Selection:
....

In none of the cases previously discussed have the courts examined this issue raised by Plaintiffs — that complying with the statute is impossible. The courts either found that the taxpayer made no attempt (see Swensen v. United States (In re Swensen), 438 B.R. 195, 198 (Bankr. N.D. Iowa 2010); In re Rae v. United States, 436 B.R. 266, 275 (Bankr. D. Conn. 2010); Kight v. Dep’t of Treasury/IRS (In re Kight), 460 B.R. 555, 566 (Bankr. M.D. Fla. 2011)), or found that the taxpayer’s attempt was deficient for a number of reasons (see Klauer v. United States (In re Klauer), 23 Fla. L. Weekly Fed. D 153, at *11-14 (M.D. Fla. 2007); Don Johnson Motors, Inc. v. United States, 532 F. Supp. 2d 844, 883 (S.D. Tex. 2007); McIver v. United States, 650 F. Supp. 2d 587, 593 (N.D. Tex. 2009); Barcelos v. United States (In re Barcelos), 576 B.R. 854, 857-58 (Bankr. E.D. Cal. 2017); Galvez v. IRS, 448 F. App’x 880, 886 (11th Cir. 2011); Kuhl v. United States, 467 F.3d 145, 148 (2d Cir. 2006); In re Lowthorp, 332 B.R. 656, 659-61 (Bankr. M.D. Fla. 2005)), but no court addressed whether compliance was possible because the tax-payer was required to send the documents to a person that did not exist, nor was that argument ever raised.

Because the debtors’ original and amended complaint did not allege that they exhausted their administrative remedies, the court ultimately concludes that it cannot award attorney’s fees.  But it does not stop there.  Before dismissing the case without prejudice, it finds that

Plaintiff actually did send such a notice but after the lawsuit was filed. The IRS now admits Plaintiffs have complied and could proceed with another action for attorney’s fees.

I do not know if that means we should stay tuned for the second suit for attorney’s fees or that the Langstons can get fees if the IRS does not adequately resolve the matter.  In any event, it’s clear that the law here is not clear.  It’s also clear that the IRS paints itself into a corner when it asks people to do the impossible. 

Comments

  1. Bob Kamman says

    I wonder what the results would have been if the request to stop the garnishment had been sent to a local Taxpayer Advocate office. Everyone knows about the Taxpayer Advocate – except those who don’t.

    • Kenneth H. Ryesky says

      Bob, I was wondering about that very early in my read of the actual opinion, but you pre-empted me with your question.

      My take on it: Relatively good chance (i.e., bet a few day’s dinner money, but not the mortgage money) that the TA people might have gotten the IRS back on track in a month or two.

....

Stored rows:
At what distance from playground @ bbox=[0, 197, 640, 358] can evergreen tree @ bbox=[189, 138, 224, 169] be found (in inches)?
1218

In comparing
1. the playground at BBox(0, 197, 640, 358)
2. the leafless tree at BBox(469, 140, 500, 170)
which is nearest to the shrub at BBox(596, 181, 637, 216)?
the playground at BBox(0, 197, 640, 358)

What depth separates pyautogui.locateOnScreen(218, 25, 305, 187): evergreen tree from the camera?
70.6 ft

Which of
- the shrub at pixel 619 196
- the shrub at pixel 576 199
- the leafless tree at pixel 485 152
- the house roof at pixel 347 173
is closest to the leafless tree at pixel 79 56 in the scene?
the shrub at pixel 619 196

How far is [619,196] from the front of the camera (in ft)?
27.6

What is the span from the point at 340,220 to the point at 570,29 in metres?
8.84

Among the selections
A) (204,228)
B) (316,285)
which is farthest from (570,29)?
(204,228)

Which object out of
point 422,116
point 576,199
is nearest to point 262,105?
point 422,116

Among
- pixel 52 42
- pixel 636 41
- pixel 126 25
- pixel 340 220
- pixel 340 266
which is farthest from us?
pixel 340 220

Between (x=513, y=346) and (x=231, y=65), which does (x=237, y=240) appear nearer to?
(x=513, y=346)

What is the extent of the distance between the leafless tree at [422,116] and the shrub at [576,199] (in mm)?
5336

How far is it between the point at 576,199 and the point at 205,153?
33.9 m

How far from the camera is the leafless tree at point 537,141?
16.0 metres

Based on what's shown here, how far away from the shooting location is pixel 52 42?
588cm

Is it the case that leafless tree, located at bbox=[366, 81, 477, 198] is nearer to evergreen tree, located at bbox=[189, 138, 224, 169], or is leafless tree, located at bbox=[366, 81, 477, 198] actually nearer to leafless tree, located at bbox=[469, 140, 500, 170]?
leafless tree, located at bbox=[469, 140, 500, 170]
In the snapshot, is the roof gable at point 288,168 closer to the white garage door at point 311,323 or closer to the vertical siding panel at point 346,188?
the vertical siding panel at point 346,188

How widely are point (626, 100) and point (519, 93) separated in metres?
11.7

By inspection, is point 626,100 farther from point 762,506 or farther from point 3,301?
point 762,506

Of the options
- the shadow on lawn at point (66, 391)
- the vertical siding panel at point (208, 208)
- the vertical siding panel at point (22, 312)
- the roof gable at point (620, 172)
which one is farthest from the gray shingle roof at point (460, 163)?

....

Task: Continue the text on the Langstons' claim for attorney's fees against the IRS, starting right after its last sentence.

The reply:
      I say this because I recently had an insolvent taxpayer case (though bankruptcy, while threatened, was never actually filed). The taxpayer happened to have been my deceased sister, who basically relocated to Florida and stopped filing her tax returns. Mindful of her worsening health situation, she began to put her affairs in order and had one of the big tax preparer chain franchises file her last 3 years of tax returns; they were actually mailed (without remittances) about a week before her passing. I was Executor of her Estate, and as such, received notices from the IRS regarding the 4 unfiled years previous to the aforementioned 3 (I still wonder about the 3 before them, inasmuch as the statute clock does not begin to tick until the returns are filed).

      There were other tax issues (plural) in the Estate which will be left for some possible later ranting, but which complicated matters significantly.

      The TA people (of whom I certainly knew) were instrumental in getting it through the other bureaucrats’ skulls that the Estate was insolvent (and that the IRS’s continuing failure to release the lien on the vacant condominium unit continued to steadily reduce the amount of money available to the Estate, what with the continually accruing utility bills, taxes, and condo fees which did not die when my sister did (there being no dispute that the IRS was entitled to whatever proceeds were left on the table after the sale of the condo was consummated).

      After the condo was finally sold, I cut a check to the IRS that reduced the Estate account to zero, the IRS agreeing to walk away with about 20 cents on the dollar. The TA people were the ones who got the IRS collections people to move forward from dead center.

      • Norman Diamond says

        IRS letters taught me the existence of the TA so I think others can learn too, but TA people who somewhat sort of dealt with me were as unhelpful as other IRS people. For example they denied receiving registered letters which the post office reported as delivered.

        I still can’t do anything except conjecture that one reason for the TA to be so unhelpful is that they haven’t figured out yet that it is possible for withholding to exceed income, even though the IRS in 2010 made it frivolous because it is obviously false, as a matter of law, for withholding to exceed income. A retired auditor (not tax auditor) and surely any stockbroker can be aware that withholding (30% of gross proceeds of sales of shares) can exceed income (capital gain).

        The IRS asked if we’re bankrupt, which we aren’t. Eventually I figured out that this was because they assigned us Currently Not Collectable status. That’s somewhat fraudulent because the IRS is capable of forming intent to levy on my US investments. The IRS does its best to avoid giving Tax Court jurisdiction again after I read TIGTA reports about what likely happened to my withholding.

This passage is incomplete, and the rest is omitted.